Unscharfe Zeitlupe

Die Buchmalereien sind derzeit mein Fixpunkt und bilden die Brücken von Insel zu Insel im Meer der Alltäglichkeiten. In ihnen versuche ich nun das System genauer zu fassen, die Reihenfolgen deutlich einzuhalten und die Wischbewegungen möglichst gleichmäßig mit einer immer ähnlichen Wassermenge durchzuführen. Ausschnitte der drei Malereien von heute habe ich oben in der Collage mit den durchscheinenden gestrigen Flächen zusammengefügt. Wenn ich davon ausgehe, dass die senkrechten Linien fixierte Erinnerungen darstellen und die Wischbewegung so etwas, wie den Vorgang des Vergessens zeigt, dann bedeutet das Vergessen auch gleichzeitig eine Auffächerung der Farben zu einem Allgemeineindruck, eine unscharfe Zeitlupe bindet, in der die Gefühle der Erinnerung aufsteigen können, ohne die Bilder.

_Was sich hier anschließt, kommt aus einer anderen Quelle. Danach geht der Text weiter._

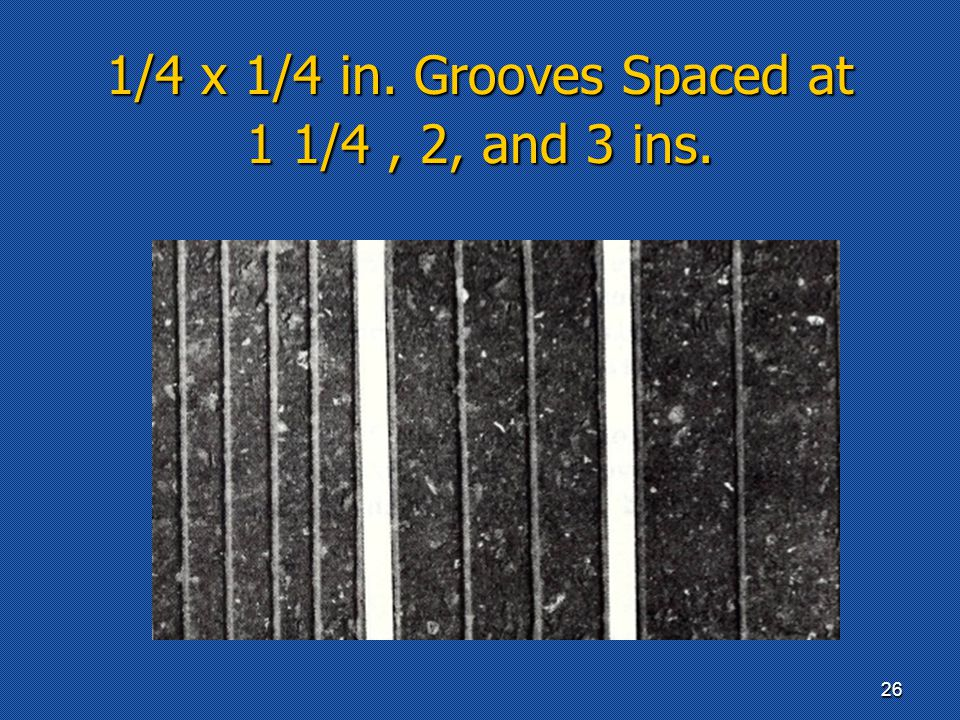 1/4 x 1/4 in. Grooves Spaced at 1 1/4, 2, and 3 ins. 26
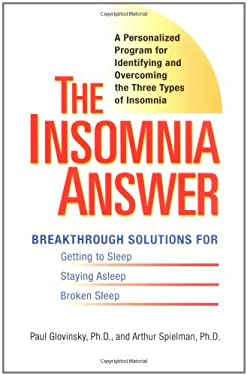 The Insomnia Answer: A Personalized Program for Identifying and Overcoming the Three Types of Insomnia 9780399532306
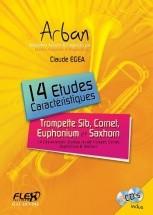 Egea C. - 14 Etudes Caracteristiques Arban Avec Cds D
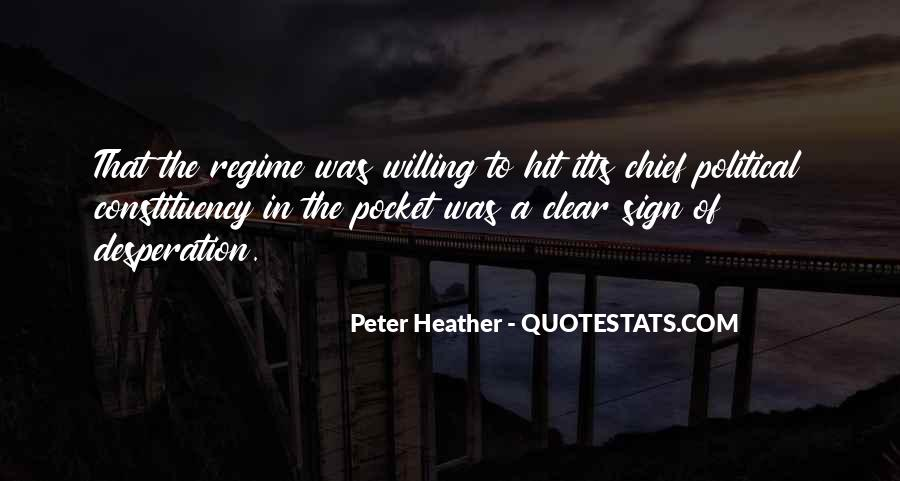 Peter Heather Quotes #508041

In meinem Zimmer in der Frankenallee steht nun ein neuer, flacher Schubladenschrank. Der hat weiße Füße, schwarz lackierte Kastenvorderteile und eine weiße Deckplatte, die auch als Sitzfläche dienen kann. Darauf kann ich nun auf einem Kissen sitzend, an die Wand angelehnt, mit dem Blick auf die Kronen der Alleebäume, auf der akustischen Gitarre spielen. Die Schubladen sind dafür da, dass nun wieder mehr Dinge meines Privatlebens vom Atelier in die Frankenallee wandern.

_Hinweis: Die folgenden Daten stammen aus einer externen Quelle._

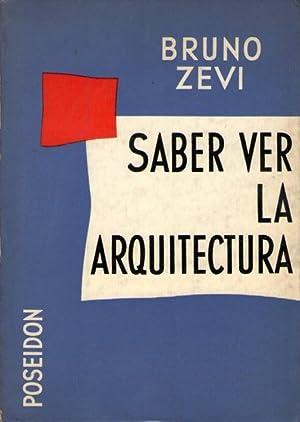 Saber ver la arquitectura: Ensayo sobre la: Zevi, Bruno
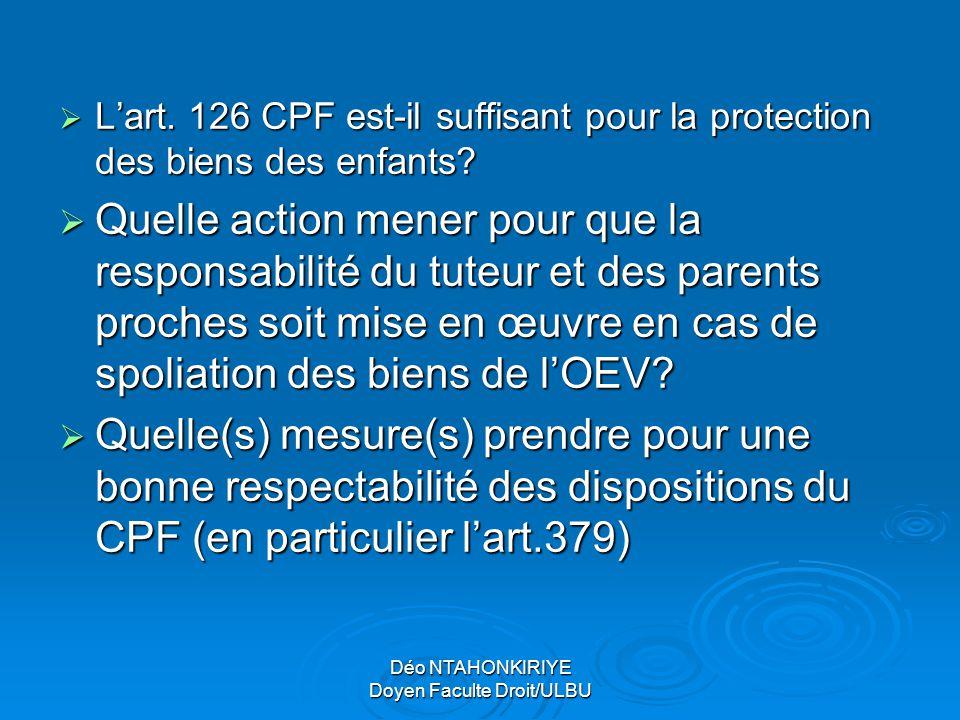 Déo NTAHONKIRIYE Doyen Faculte Droit/ULBU  L'art. 126 CPF est-il suffisant pour la protection des biens des enfants?  Quelle action mener pour que l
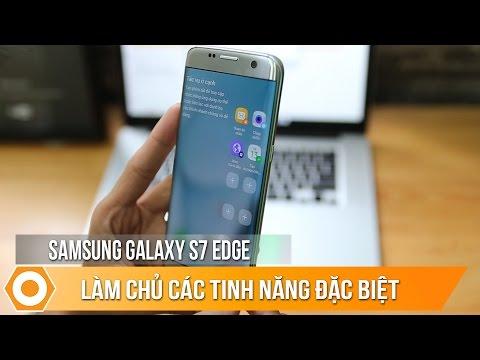 Galaxy S7 edge – Làm chủ các tính năng đặc biệt.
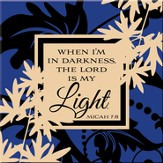 When I am in Darkness the Lord is My Light Magnet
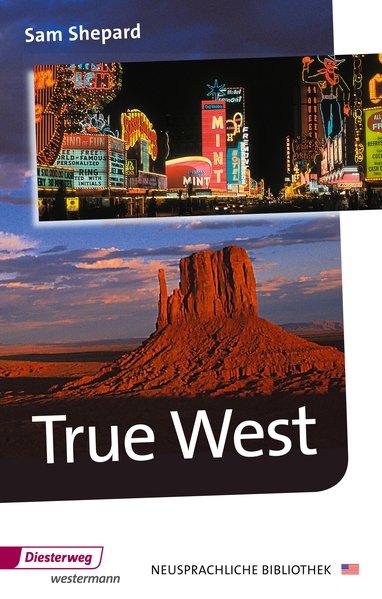 Diesterwegs Neusprachliche Bibliothek - Englische Abteilung / True West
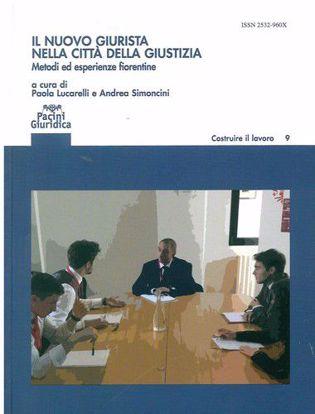 Immagine di Il nuovo giurista nelle città della giustizia. Metodi ed esperienze fiorentine
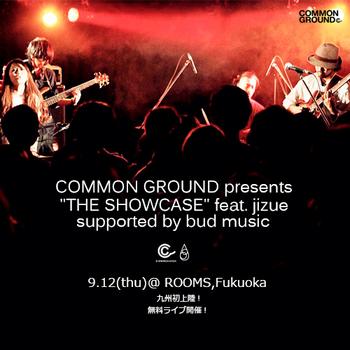 【THE SHOWCASE/無料招待ライブ】jizue 9/12(thu) fukuoka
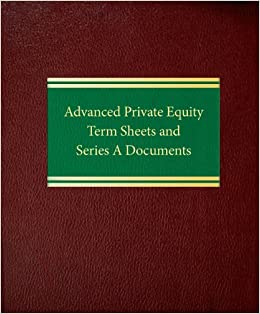 Advanced Private Equity Term Sheets and Series A Documents (Securities Series)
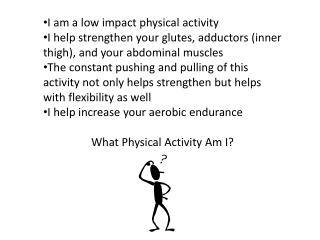 I am a low impact physical activity I help strengthen your  glutes , adductors (inner thigh), and your abdominal muscle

In der kommenden Woche möchte ich, während der Ferienwoche mit den Kunstschülern, durch das Modellieren von dreieckigen Reliefs, den Grundstein für die Abschlussausstellung des Biografieprojektes am Ende des Jahres legen. Die Kontinuität von fünf zusammenhängenden Tagen ist die Chance dafür.